Superior outcomes: Beating Clinical Baselines
Tested on 553 Johns Hopkins patients (internal) and 286 from Sanger Heart & Vascular Institute (external), MAARS shone:
Internal Validation: AUC of 0.89, balanced accuracy 0.80—beating guidelines’ 0.54-0.62 by 0.27-0.35.
External Validation: AUC 0.81, improvements of 0.22-0.30 over guidelines.
It forecasted SCD due to arrhythmia (e.g., ventricular tachycardia/fibrillation) with great sensitivity/specificity. This was in contrast to biased guidelines because fairness checks displayed consistent performance irrespective of sex and age.
Ablation studies supported the idea that multimodal fusion increases accuracy: single-modality variants were lower. Such features of interpretability as attention maps identify the most important factors: the degree of fibrosis, family history of SCD, non sustained ventricular tachycardia.
Why It Matters: Closing Care Gaps in HCM
HCM is heterogeneous; risk stratification is challenging- guidelines result in miss-protections or unnecessary ICDs. MAARS would have an opportunity to optimize decisions, minimizing overtreatment (a lot of ICDs are not used) and covering serious cases.
The advantage of MAARS might forestall tragedies with the percentage of internal and external patients who suffered an event being 19/553 and 25/286 compared. It is openly observed: model interpretations can be transparent, as they provide clues into the subject of study, such as the role of CMR fibrosis.
Limitations? Cohorts are U.S based; general validation is required. Missing data has been imputed but gaps exist in the real-world. AI applications require monitoring.

Clinical Impact & Future Potential
If integrated into everyday practice, MAARS could:
Reduce preventable deaths by identifying high-risk patients earlier
Avoid unnecessary ICD procedures, lowering costs and patient risk
Support precision medicine by tailoring prevention strategies to each individual
While the study’s relatively small patient numbers mean more validation is needed, the model’s ability to work across different hospital systems is promising.
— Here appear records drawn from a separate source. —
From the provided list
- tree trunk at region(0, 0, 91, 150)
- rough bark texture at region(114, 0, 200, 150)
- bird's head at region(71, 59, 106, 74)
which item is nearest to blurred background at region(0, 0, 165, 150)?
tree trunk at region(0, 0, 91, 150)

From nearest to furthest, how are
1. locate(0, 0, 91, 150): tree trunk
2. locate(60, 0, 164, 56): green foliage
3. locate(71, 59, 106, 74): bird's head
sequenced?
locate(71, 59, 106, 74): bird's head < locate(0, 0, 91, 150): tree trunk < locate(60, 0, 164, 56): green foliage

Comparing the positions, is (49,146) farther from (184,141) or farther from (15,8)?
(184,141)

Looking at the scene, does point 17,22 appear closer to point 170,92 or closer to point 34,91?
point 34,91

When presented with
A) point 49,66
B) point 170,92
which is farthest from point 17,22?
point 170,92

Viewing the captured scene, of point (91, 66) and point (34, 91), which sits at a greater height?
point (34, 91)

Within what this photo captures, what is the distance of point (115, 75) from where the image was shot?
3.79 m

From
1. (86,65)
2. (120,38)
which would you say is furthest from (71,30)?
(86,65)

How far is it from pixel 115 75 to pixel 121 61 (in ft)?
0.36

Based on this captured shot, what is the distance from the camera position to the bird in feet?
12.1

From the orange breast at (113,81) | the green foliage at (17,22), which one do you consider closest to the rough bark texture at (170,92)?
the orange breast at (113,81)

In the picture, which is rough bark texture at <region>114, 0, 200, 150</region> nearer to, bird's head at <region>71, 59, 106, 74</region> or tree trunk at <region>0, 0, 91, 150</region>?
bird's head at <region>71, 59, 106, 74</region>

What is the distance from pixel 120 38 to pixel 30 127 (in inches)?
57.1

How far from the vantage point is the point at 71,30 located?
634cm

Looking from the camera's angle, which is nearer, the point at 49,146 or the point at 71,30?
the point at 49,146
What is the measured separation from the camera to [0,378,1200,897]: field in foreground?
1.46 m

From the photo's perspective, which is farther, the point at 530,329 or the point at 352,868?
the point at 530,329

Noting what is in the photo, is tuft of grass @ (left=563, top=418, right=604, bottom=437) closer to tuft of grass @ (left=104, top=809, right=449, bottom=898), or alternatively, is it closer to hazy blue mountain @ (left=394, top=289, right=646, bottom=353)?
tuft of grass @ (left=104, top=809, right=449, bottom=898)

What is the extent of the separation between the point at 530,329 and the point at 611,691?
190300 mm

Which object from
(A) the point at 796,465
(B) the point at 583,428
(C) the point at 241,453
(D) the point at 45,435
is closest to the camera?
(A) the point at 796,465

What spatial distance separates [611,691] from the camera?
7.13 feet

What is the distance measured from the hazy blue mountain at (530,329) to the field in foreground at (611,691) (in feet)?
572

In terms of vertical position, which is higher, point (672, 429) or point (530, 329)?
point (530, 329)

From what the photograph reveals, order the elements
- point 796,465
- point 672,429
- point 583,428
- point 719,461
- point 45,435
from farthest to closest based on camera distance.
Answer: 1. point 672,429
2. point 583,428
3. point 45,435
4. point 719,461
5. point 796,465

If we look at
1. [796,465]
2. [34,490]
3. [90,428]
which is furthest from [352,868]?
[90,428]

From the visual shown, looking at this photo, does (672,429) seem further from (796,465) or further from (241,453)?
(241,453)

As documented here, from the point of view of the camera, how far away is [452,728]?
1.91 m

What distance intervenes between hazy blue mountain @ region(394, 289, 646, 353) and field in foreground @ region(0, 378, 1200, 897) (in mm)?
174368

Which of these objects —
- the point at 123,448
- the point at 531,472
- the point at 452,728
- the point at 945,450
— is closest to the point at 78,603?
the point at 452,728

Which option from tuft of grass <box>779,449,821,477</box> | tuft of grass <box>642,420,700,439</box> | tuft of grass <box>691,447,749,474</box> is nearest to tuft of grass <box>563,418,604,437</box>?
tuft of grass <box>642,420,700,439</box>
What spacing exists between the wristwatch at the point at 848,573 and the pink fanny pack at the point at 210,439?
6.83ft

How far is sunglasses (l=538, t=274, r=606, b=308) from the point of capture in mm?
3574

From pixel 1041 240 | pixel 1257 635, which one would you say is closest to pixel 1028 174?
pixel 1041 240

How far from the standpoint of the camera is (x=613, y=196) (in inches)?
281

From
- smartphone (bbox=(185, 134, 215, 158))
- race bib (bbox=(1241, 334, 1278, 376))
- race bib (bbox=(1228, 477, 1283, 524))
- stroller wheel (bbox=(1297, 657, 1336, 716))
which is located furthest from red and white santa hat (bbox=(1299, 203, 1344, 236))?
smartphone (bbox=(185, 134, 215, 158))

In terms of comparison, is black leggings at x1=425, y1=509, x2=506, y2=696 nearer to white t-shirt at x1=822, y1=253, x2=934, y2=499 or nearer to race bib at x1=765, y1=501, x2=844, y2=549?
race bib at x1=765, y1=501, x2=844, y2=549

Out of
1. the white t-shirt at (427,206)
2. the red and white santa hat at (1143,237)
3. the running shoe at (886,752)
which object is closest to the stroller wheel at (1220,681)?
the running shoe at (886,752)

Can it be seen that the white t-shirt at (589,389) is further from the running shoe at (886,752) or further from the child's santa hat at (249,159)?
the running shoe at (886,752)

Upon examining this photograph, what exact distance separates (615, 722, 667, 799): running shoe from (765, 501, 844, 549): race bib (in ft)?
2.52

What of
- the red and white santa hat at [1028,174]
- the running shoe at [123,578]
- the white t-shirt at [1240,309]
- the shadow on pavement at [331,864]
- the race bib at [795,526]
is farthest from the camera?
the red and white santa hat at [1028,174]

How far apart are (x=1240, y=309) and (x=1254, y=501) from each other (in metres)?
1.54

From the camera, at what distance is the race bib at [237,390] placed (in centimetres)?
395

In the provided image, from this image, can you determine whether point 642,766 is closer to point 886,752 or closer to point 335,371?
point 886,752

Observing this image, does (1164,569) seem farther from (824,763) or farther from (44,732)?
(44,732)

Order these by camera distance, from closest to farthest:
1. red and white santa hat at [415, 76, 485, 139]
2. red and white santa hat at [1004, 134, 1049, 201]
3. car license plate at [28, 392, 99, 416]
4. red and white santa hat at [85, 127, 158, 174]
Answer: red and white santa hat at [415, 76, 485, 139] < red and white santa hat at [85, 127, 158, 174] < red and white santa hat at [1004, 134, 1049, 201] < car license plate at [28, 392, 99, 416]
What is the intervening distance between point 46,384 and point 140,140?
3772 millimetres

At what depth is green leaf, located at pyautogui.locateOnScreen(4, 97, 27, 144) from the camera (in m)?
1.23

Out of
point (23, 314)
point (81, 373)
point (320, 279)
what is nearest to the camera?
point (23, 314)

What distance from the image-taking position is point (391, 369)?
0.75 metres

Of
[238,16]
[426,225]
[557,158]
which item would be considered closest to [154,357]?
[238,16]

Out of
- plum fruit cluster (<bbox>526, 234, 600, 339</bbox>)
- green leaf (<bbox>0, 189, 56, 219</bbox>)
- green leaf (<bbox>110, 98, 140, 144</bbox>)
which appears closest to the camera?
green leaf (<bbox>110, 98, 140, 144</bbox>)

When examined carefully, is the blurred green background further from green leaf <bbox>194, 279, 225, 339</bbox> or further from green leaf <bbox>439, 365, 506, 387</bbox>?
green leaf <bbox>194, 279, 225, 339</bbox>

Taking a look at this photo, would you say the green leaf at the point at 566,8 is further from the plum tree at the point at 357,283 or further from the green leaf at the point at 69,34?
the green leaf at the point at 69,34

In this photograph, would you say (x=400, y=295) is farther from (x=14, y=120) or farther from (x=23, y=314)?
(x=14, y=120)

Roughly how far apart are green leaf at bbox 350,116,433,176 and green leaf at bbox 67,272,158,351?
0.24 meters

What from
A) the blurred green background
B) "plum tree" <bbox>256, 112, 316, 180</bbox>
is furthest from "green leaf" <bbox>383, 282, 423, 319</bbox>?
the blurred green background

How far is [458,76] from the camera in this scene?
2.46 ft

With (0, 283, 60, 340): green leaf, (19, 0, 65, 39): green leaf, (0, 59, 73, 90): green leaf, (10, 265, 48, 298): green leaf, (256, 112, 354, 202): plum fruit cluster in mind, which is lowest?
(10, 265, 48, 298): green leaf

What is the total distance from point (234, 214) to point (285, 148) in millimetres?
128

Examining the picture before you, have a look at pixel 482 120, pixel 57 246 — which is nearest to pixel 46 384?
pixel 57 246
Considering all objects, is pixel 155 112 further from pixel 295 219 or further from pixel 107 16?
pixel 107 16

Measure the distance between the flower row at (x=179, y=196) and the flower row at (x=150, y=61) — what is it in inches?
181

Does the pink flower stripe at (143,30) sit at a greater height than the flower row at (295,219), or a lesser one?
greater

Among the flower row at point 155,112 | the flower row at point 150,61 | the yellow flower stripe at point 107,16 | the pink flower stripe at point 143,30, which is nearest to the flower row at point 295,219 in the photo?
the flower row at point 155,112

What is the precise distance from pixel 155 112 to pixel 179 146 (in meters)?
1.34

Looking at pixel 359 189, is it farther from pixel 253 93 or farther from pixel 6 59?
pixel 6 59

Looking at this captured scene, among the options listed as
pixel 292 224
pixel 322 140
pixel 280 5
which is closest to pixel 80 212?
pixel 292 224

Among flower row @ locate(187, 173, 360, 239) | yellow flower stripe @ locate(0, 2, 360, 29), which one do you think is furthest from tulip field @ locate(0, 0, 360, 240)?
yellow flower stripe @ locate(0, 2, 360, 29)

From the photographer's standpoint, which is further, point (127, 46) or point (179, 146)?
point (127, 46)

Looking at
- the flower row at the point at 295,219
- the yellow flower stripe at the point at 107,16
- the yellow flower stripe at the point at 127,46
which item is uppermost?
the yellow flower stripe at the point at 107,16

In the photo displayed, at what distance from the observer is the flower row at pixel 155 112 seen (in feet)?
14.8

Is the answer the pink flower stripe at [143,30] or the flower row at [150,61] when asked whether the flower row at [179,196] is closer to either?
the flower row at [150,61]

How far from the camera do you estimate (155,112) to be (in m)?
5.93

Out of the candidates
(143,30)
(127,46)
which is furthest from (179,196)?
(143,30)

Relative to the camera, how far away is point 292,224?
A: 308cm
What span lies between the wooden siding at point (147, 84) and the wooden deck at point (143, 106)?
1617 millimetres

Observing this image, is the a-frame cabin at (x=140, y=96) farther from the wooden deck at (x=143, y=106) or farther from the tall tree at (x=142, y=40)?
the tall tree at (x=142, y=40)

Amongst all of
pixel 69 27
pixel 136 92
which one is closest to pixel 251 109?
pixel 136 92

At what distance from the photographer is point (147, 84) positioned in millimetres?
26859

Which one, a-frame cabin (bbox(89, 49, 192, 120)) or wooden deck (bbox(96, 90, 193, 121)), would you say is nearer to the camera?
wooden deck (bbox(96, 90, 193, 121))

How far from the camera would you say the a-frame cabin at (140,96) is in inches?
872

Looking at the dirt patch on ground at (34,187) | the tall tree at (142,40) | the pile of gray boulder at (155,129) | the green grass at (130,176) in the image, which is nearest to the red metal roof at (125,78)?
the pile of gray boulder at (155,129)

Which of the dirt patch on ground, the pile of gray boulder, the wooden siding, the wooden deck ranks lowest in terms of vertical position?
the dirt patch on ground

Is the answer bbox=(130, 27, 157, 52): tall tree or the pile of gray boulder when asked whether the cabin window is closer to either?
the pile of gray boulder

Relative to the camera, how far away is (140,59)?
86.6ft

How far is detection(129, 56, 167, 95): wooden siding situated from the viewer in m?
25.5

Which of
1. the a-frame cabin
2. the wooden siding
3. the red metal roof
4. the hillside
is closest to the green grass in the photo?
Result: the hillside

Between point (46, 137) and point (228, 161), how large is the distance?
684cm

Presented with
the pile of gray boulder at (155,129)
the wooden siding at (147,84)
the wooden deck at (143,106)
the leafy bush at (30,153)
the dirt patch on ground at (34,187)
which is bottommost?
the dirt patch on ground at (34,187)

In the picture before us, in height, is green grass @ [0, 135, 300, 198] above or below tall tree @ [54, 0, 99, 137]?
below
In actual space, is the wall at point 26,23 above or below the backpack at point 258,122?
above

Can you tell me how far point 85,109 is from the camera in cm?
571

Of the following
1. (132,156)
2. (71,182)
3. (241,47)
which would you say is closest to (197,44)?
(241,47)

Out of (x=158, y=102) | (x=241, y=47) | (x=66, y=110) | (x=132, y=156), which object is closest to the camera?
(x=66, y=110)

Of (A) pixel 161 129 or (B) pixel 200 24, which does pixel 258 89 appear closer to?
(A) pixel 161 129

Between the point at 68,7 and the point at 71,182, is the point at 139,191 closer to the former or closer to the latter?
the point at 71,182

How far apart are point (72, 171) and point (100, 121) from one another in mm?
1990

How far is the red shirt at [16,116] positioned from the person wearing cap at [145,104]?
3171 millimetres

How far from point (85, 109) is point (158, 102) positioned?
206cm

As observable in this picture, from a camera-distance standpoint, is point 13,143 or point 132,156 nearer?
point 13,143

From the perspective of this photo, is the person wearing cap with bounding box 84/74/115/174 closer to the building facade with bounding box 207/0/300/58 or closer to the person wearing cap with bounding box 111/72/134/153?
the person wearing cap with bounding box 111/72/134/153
Conclusion: A life-saving discovery
The development of MAARS marks a major leap forward in cardiovascular AI. By fusing MRI scans, medical histories, and echocardiogram data, it delivers personalized, accurate, and fair risk predictions for one of the most complex challenges in cardiology: sudden cardiac death in hypertrophic cardiomyopathy.
With further validation, this multimodal AI could help doctors save lives by ensuring that the right patients get the right protection at the right time.
References & Resources
Lai, C., et al. (2025). Multimodal AI to forecast arrhythmic death in hypertrophic cardiomyopathy. Nature Cardiovascular Research, 4, 891–903. https://doi.org/10.1038/s44161-025-00679-1
American College of Cardiology (ACC) & American Heart Association (AHA) Guidelines for HCM.
European Society of Cardiology (ESC) Guidelines for Cardiomyopathies.